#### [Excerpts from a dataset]
[Start of Attachment]

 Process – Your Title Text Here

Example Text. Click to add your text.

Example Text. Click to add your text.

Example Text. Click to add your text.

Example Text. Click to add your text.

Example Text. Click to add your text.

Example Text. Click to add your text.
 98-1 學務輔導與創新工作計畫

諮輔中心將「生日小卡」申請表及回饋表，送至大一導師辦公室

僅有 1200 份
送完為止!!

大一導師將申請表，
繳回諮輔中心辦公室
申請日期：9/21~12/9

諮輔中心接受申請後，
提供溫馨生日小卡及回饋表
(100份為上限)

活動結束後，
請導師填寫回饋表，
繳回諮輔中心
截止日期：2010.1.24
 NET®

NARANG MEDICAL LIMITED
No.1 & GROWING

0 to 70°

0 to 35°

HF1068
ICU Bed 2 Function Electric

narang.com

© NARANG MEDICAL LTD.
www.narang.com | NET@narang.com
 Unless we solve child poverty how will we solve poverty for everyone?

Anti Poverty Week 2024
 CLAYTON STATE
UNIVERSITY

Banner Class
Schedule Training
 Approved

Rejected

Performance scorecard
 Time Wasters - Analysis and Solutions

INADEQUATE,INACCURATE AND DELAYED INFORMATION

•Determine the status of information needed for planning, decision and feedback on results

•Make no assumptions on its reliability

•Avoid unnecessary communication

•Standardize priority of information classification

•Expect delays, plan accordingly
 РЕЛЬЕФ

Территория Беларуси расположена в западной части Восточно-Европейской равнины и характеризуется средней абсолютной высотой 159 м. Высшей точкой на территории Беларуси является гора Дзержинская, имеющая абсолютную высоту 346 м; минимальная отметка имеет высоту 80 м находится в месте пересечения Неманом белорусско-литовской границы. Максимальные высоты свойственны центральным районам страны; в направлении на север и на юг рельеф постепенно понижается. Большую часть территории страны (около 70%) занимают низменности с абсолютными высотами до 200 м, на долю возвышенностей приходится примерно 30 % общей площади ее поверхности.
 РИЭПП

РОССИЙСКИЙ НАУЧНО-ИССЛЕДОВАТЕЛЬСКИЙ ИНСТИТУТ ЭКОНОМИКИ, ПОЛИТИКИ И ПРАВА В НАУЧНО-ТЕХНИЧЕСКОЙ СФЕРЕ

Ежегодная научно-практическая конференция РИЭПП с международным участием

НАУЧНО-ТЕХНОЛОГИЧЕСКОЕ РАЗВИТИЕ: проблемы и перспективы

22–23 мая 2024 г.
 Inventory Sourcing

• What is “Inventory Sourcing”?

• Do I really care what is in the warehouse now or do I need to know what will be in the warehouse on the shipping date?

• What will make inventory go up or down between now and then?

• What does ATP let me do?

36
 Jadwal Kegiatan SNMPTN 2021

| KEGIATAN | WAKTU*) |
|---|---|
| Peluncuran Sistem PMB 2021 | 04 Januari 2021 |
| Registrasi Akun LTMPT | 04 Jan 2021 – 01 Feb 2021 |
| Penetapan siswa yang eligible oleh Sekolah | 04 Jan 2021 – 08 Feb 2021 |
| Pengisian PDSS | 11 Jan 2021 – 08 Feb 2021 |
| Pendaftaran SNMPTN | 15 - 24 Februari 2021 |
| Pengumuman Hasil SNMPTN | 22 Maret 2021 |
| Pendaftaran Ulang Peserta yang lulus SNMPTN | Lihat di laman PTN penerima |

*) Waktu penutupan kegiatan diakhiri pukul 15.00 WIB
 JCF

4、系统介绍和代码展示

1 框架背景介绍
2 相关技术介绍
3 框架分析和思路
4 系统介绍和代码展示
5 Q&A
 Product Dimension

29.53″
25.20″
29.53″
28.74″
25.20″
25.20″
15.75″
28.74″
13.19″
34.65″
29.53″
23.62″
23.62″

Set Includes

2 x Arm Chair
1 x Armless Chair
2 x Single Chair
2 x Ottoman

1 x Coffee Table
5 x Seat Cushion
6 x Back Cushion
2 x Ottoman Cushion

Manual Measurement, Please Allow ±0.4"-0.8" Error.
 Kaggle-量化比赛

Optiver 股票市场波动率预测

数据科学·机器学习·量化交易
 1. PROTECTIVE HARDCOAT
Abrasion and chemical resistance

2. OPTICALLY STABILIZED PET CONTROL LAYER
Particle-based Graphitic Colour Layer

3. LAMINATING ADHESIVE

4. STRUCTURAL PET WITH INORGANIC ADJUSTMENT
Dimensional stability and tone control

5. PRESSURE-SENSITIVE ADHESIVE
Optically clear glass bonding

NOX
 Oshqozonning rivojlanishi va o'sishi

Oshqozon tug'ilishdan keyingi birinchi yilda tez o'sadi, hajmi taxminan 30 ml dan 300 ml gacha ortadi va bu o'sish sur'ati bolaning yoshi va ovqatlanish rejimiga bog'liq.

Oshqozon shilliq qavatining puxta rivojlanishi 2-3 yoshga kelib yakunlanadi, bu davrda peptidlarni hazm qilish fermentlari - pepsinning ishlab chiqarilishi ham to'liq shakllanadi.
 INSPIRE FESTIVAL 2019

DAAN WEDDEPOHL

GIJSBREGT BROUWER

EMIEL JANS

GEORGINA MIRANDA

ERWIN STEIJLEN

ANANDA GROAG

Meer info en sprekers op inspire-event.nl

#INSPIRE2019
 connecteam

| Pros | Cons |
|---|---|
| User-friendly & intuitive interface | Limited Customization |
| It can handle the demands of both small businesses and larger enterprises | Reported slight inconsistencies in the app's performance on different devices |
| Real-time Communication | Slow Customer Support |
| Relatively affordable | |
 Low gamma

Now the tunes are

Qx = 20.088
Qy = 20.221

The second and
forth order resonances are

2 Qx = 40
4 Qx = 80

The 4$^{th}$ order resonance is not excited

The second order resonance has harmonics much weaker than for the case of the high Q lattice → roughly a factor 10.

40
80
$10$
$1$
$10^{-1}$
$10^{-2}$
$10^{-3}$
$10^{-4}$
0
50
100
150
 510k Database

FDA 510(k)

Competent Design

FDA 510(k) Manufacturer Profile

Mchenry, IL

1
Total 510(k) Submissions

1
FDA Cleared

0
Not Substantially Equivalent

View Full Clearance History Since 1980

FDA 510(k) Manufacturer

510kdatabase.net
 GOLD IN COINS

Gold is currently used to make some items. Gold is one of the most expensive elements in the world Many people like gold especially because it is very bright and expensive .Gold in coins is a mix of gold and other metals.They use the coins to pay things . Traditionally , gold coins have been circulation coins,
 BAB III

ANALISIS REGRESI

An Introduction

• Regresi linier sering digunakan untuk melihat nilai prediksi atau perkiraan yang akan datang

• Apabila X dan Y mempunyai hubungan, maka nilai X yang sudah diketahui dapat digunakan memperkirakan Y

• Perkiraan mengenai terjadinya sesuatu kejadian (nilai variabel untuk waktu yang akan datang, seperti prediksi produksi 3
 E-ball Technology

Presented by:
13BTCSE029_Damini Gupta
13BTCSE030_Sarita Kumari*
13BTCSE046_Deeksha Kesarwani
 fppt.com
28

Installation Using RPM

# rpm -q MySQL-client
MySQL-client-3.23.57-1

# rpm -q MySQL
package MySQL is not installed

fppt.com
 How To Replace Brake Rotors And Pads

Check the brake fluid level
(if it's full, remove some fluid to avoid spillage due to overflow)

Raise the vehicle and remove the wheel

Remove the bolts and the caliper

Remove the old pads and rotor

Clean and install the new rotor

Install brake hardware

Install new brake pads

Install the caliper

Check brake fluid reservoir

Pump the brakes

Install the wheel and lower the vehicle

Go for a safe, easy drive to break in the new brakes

[End of Attachment]

#### [TASK TO CARRY OUT]
Exactly as written, please reproduce the lines from the first line of the data to the line containing "РОССИЙСКИЙ НАУЧНО-ИССЛЕДОВАТЕЛЬСКИЙ ИНСТИТУТ", inclusive, and nothing else.

#### [ANSWER TO THIS EXERCISE]
 Process – Your Title Text Here

Example Text. Click to add your text.

Example Text. Click to add your text.

Example Text. Click to add your text.

Example Text. Click to add your text.

Example Text. Click to add your text.

Example Text. Click to add your text.
 98-1 學務輔導與創新工作計畫

諮輔中心將「生日小卡」申請表及回饋表，送至大一導師辦公室

僅有 1200 份
送完為止!!

大一導師將申請表，
繳回諮輔中心辦公室
申請日期：9/21~12/9

諮輔中心接受申請後，
提供溫馨生日小卡及回饋表
(100份為上限)

活動結束後，
請導師填寫回饋表，
繳回諮輔中心
截止日期：2010.1.24
 NET®

NARANG MEDICAL LIMITED
No.1 & GROWING

0 to 70°

0 to 35°

HF1068
ICU Bed 2 Function Electric

narang.com

© NARANG MEDICAL LTD.
www.narang.com | NET@narang.com
 Unless we solve child poverty how will we solve poverty for everyone?

Anti Poverty Week 2024
 CLAYTON STATE
UNIVERSITY

Banner Class
Schedule Training
 Approved

Rejected

Performance scorecard
 Time Wasters - Analysis and Solutions

INADEQUATE,INACCURATE AND DELAYED INFORMATION

•Determine the status of information needed for planning, decision and feedback on results

•Make no assumptions on its reliability

•Avoid unnecessary communication

•Standardize priority of information classification

•Expect delays, plan accordingly
 РЕЛЬЕФ

Территория Беларуси расположена в западной части Восточно-Европейской равнины и характеризуется средней абсолютной высотой 159 м. Высшей точкой на территории Беларуси является гора Дзержинская, имеющая абсолютную высоту 346 м; минимальная отметка имеет высоту 80 м находится в месте пересечения Неманом белорусско-литовской границы. Максимальные высоты свойственны центральным районам страны; в направлении на север и на юг рельеф постепенно понижается. Большую часть территории страны (около 70%) занимают низменности с абсолютными высотами до 200 м, на долю возвышенностей приходится примерно 30 % общей площади ее поверхности.
 РИЭПП

РОССИЙСКИЙ НАУЧНО-ИССЛЕДОВАТЕЛЬСКИЙ ИНСТИТУТ ЭКОНОМИКИ, ПОЛИТИКИ И ПРАВА В НАУЧНО-ТЕХНИЧЕСКОЙ СФЕРЕ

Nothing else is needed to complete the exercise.